→ WORK TO DO
Rewrite every line of the material below, changing "Time of clock at" to "Reading of clock at" and keeping everything else as it is. Omit the pictures from your answer.

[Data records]

◆ ◆ ◆ ◆ ◆ ◆ ◆

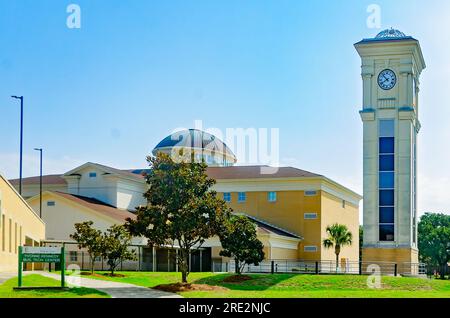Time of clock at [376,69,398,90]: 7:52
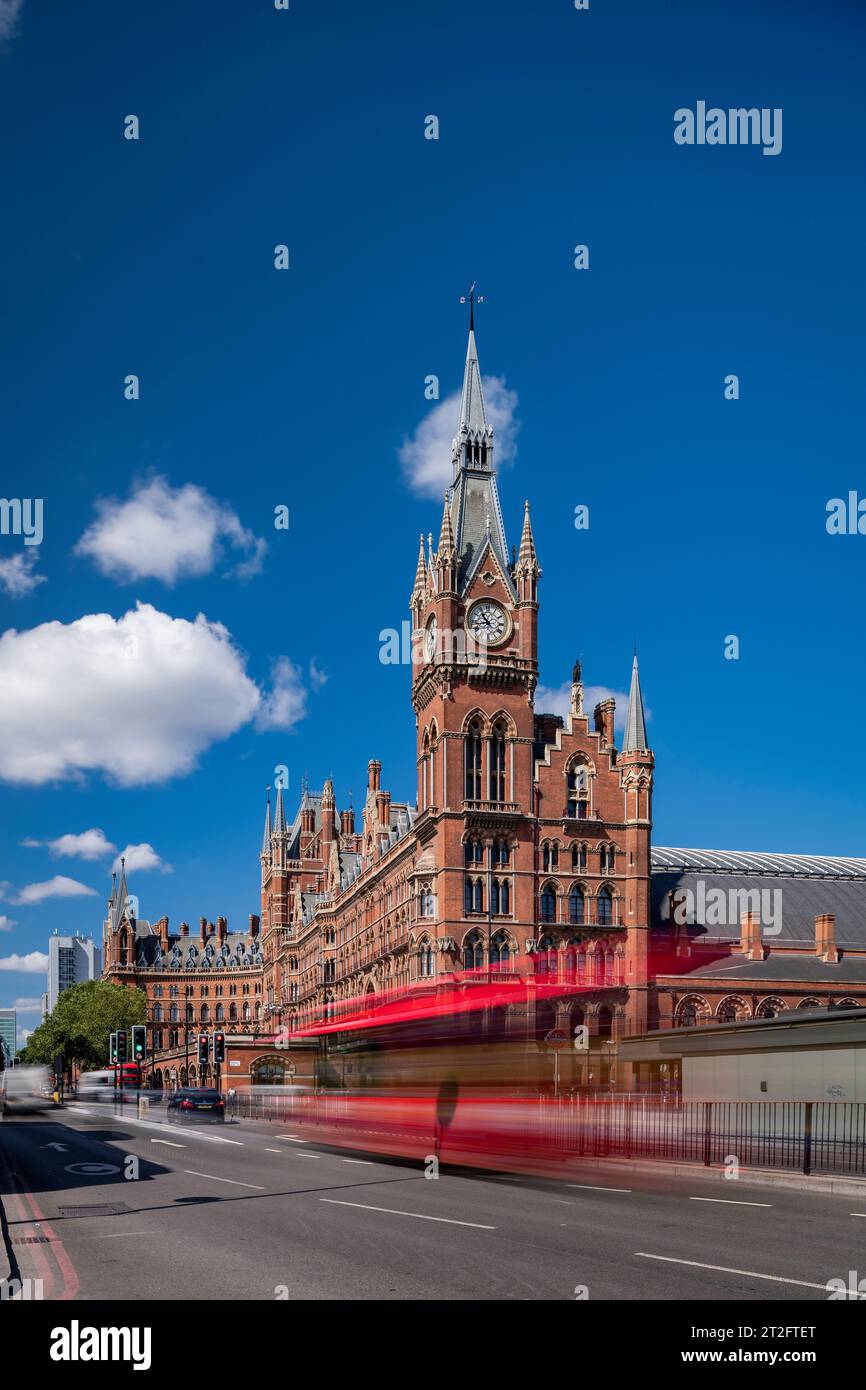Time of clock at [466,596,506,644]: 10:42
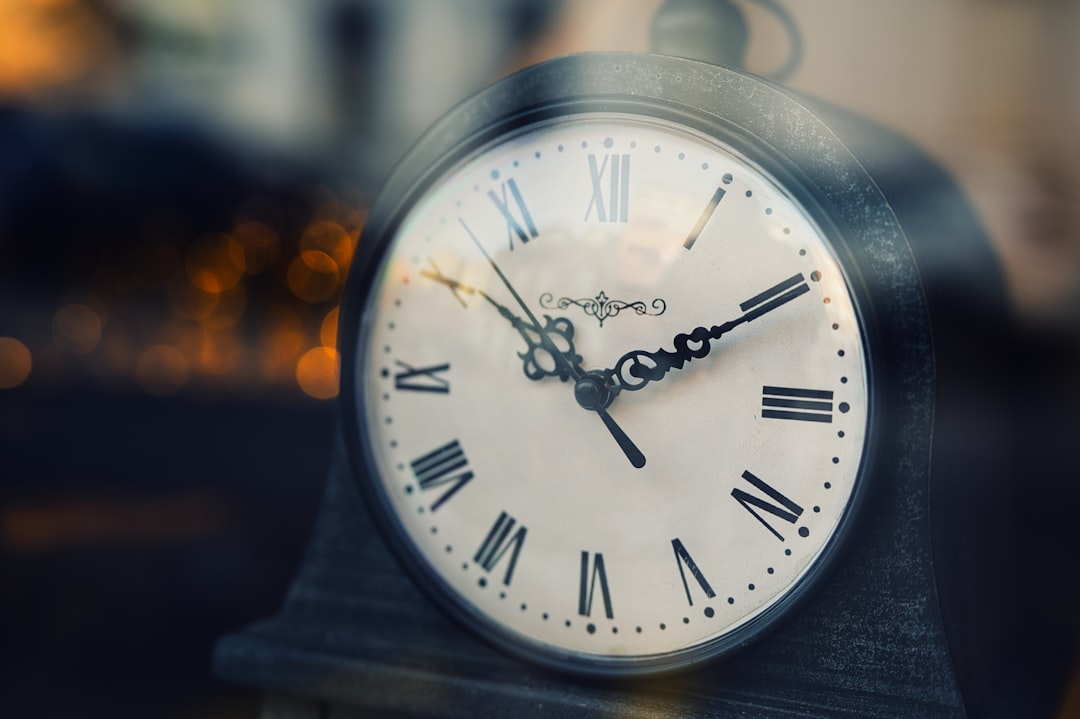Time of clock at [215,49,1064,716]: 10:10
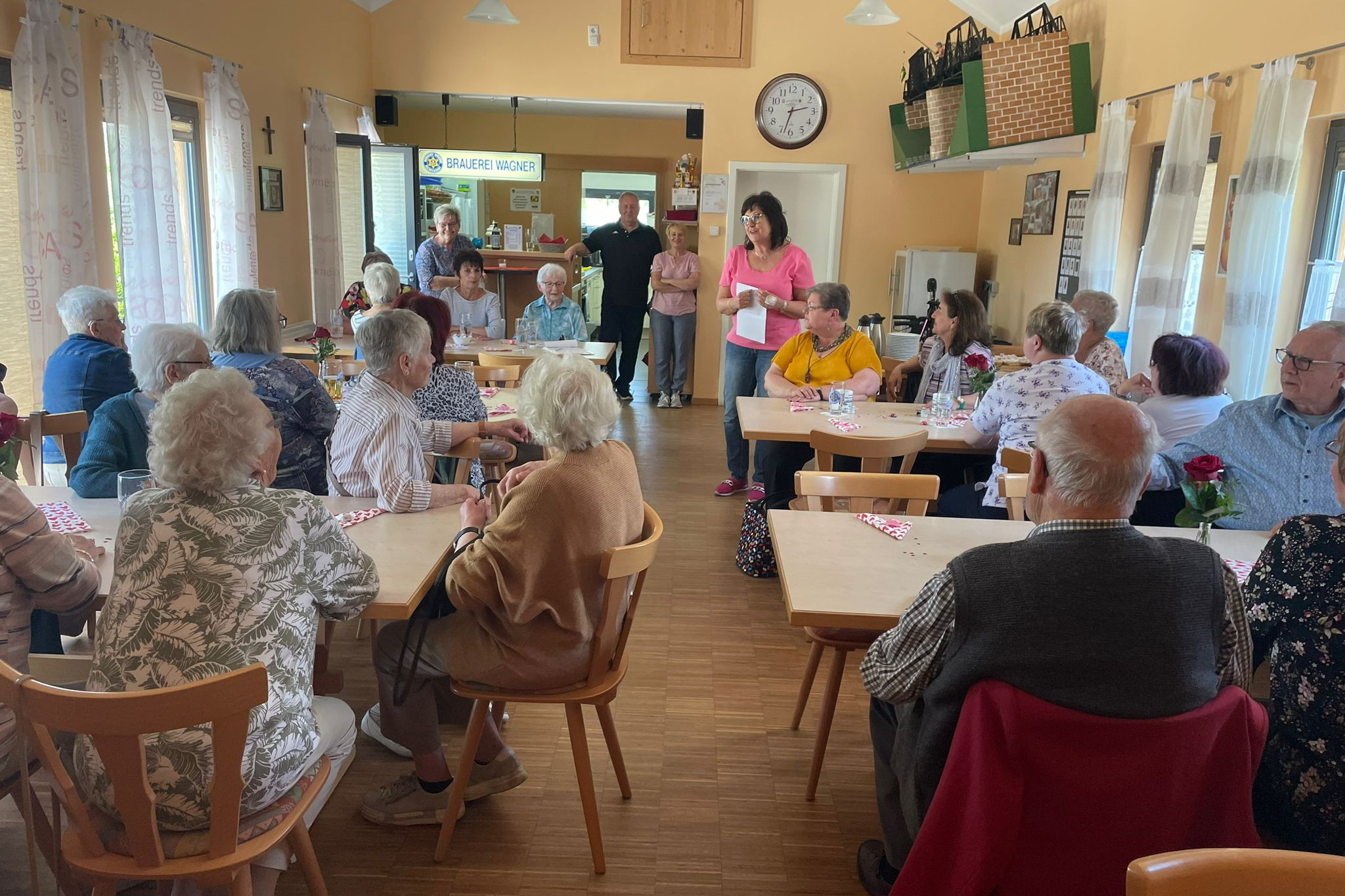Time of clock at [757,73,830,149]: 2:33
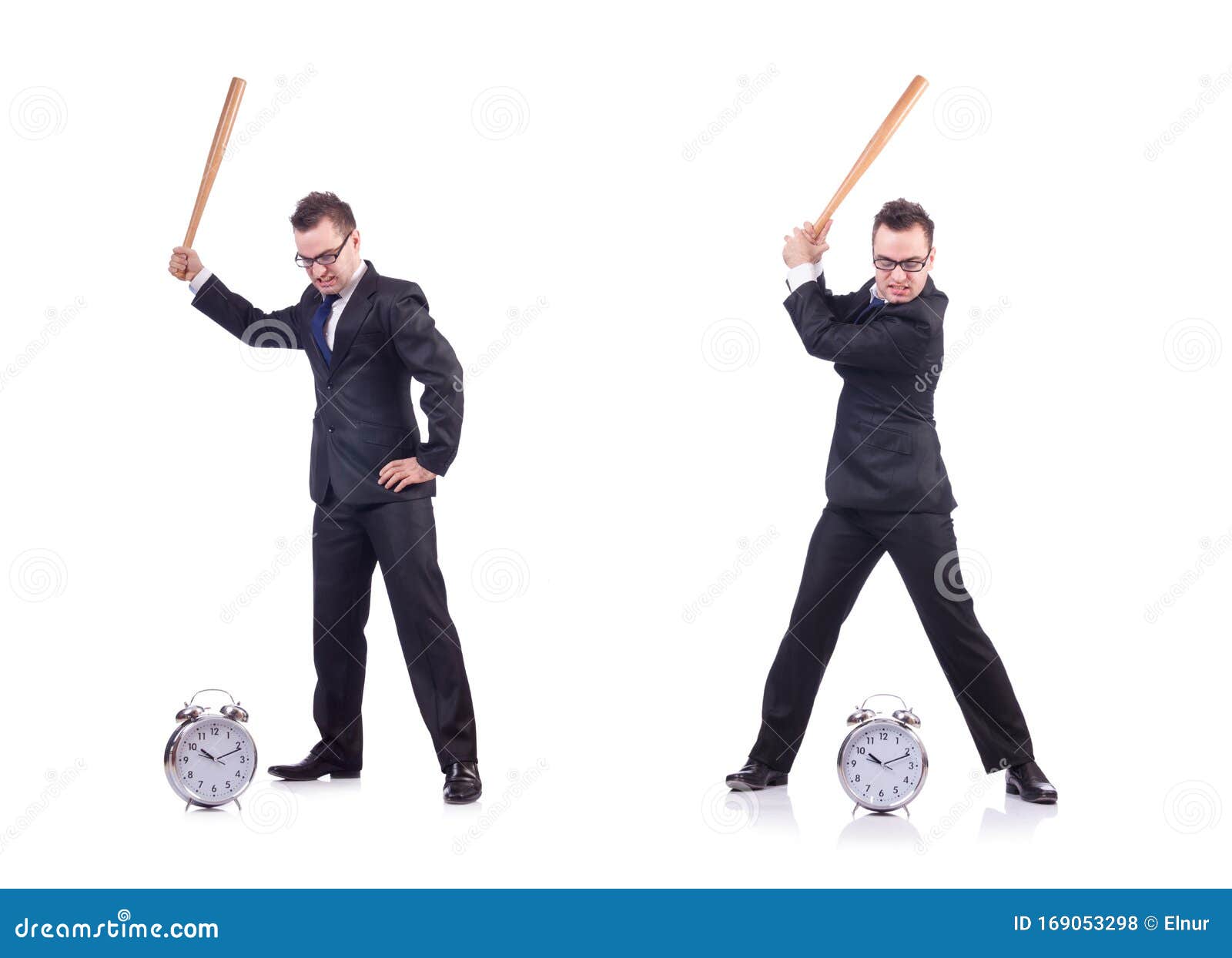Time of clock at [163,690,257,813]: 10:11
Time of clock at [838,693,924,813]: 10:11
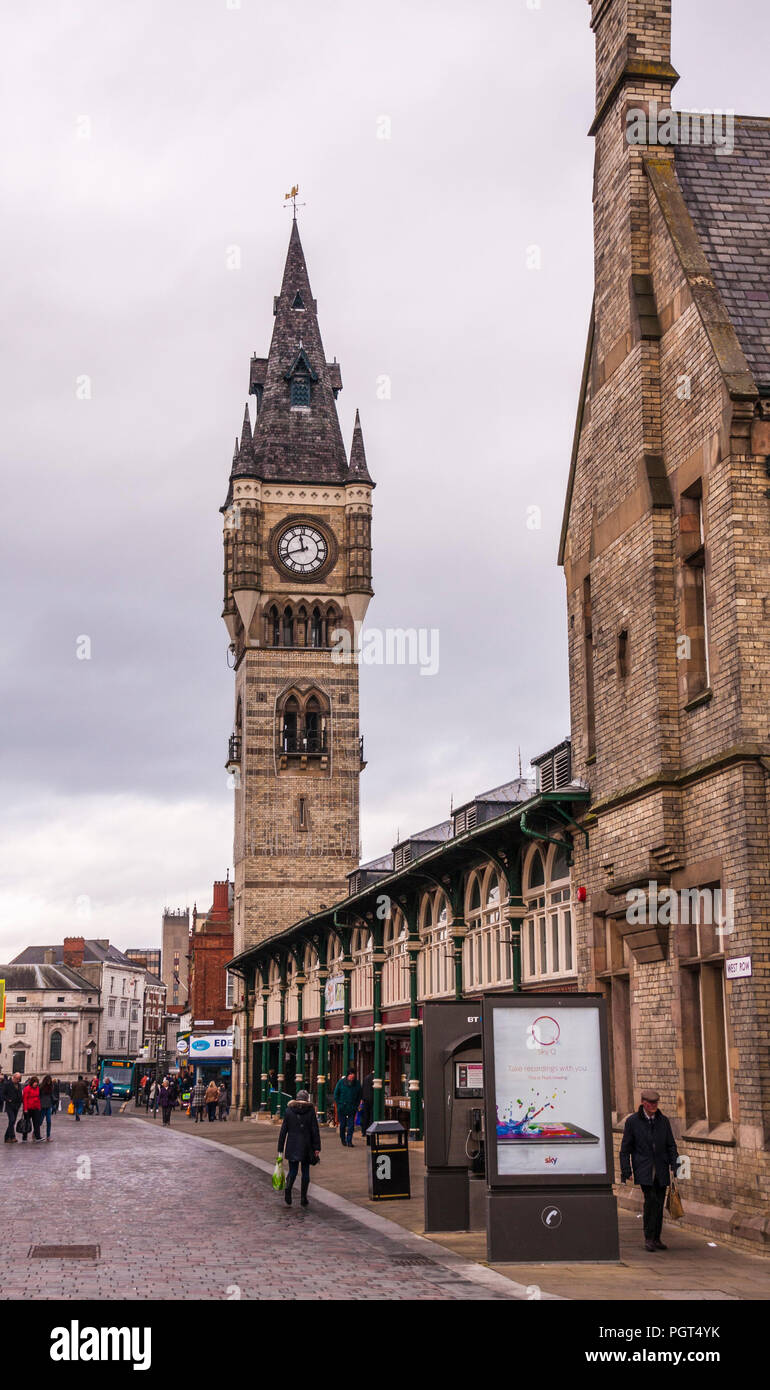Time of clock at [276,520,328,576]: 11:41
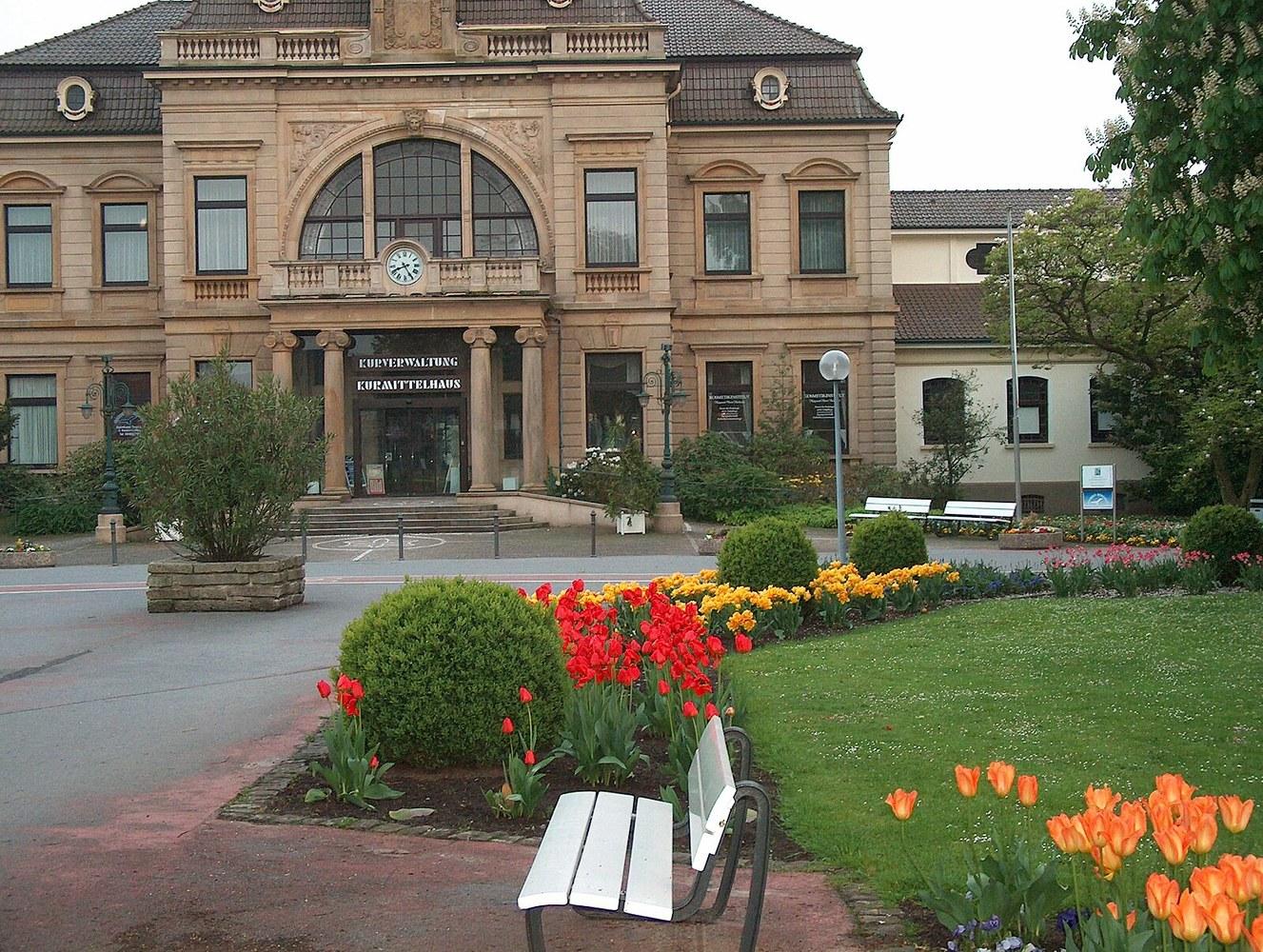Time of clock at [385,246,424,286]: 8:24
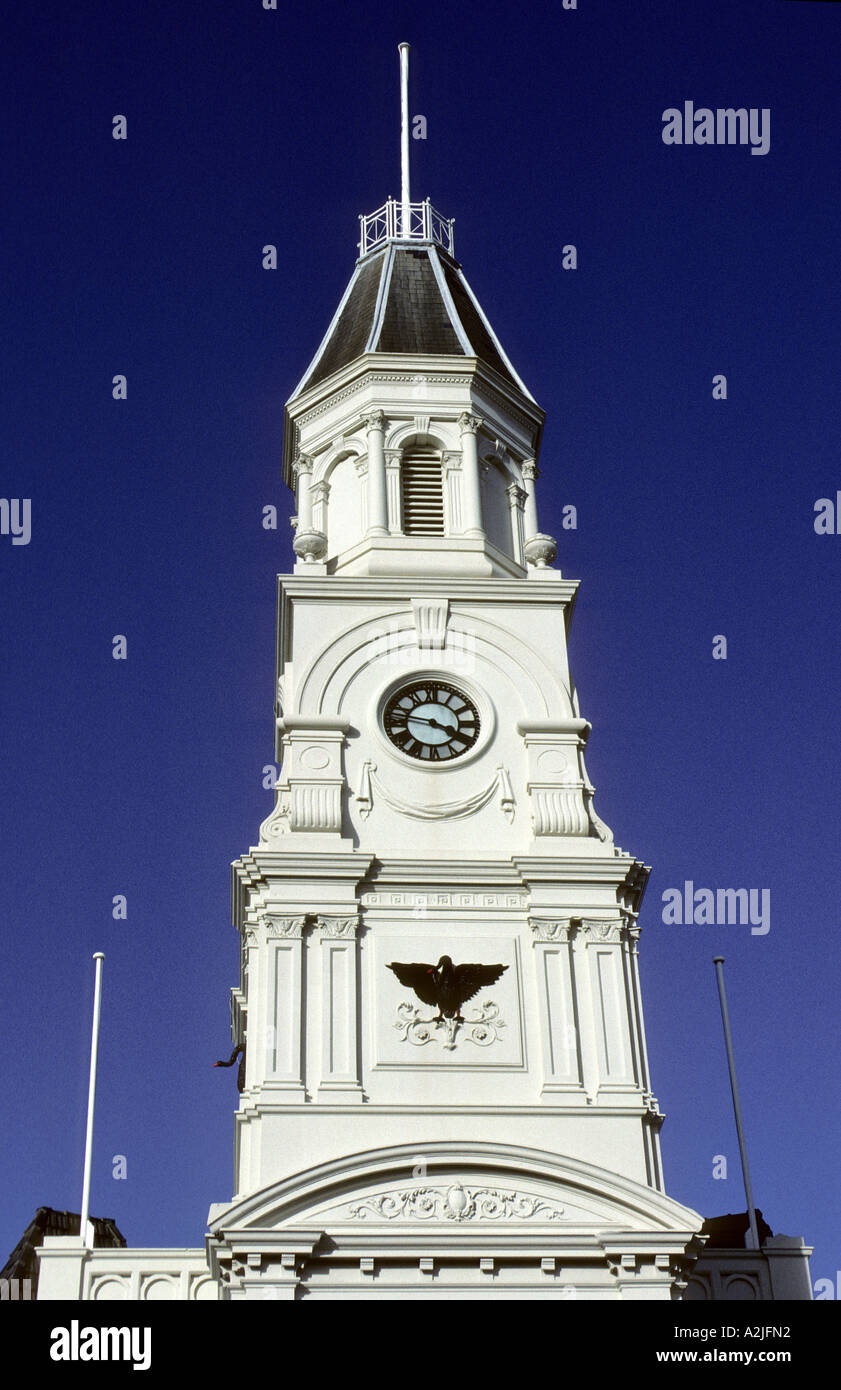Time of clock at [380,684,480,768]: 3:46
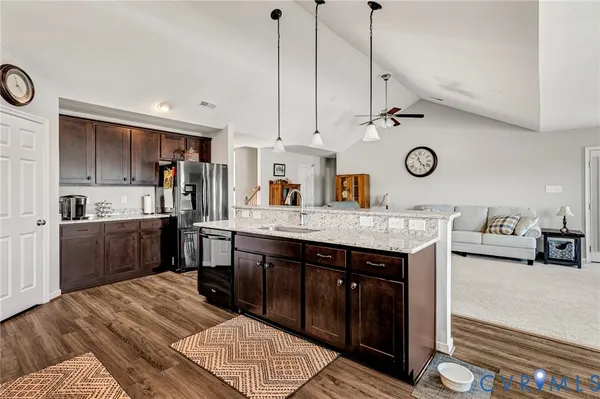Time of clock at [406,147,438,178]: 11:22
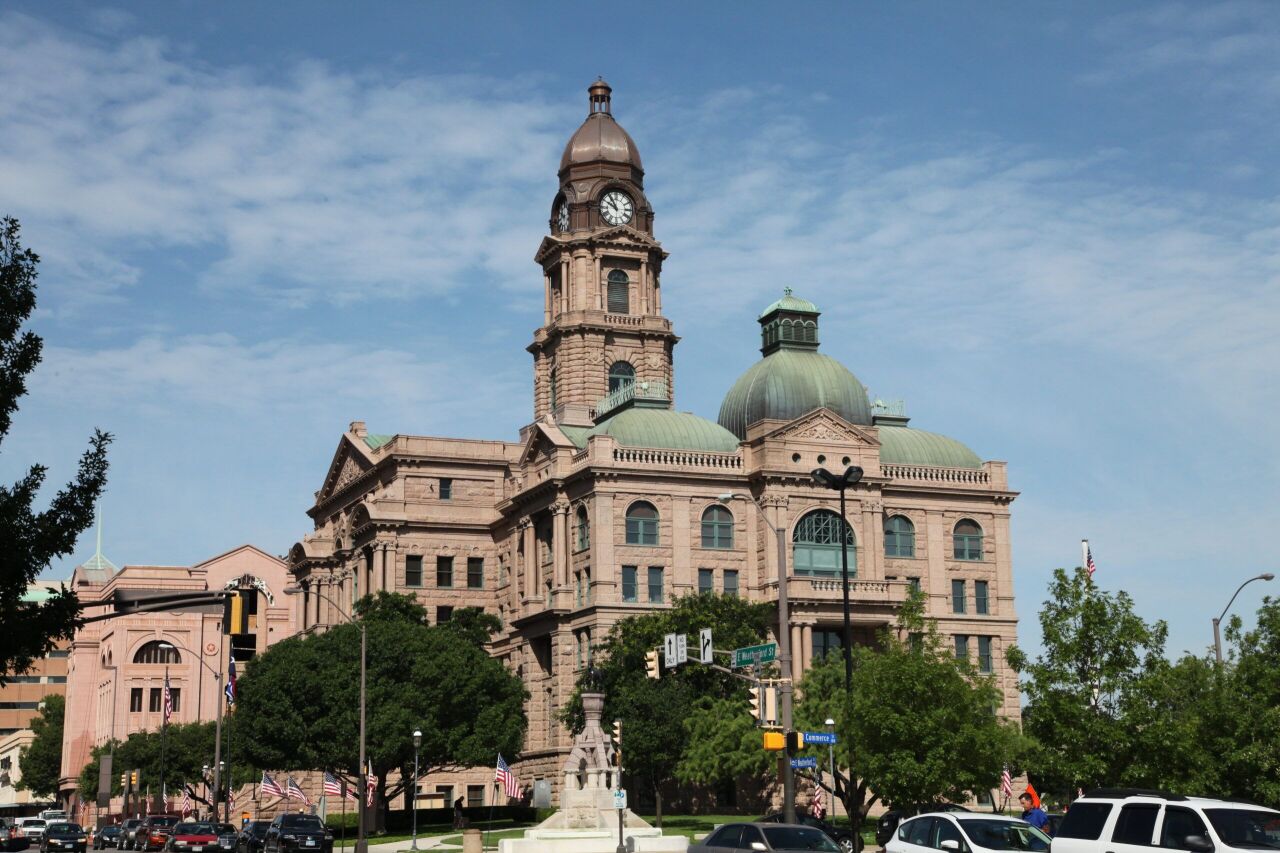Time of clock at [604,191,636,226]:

◆ ◆ ◆ ◆ ◆ ◆ ◆

→ REPLY TO THE EXERCISE
Reading of clock at [376,69,398,90]: 7:52
Reading of clock at [466,596,506,644]: 10:42
Reading of clock at [215,49,1064,716]: 10:10
Reading of clock at [757,73,830,149]: 2:33
Reading of clock at [163,690,257,813]: 10:11
Reading of clock at [838,693,924,813]: 10:11
Reading of clock at [276,520,328,576]: 11:41
Reading of clock at [385,246,424,286]: 8:24
Reading of clock at [380,684,480,768]: 3:46
Reading of clock at [406,147,438,178]: 11:22
Reading of clock at [604,191,636,226]:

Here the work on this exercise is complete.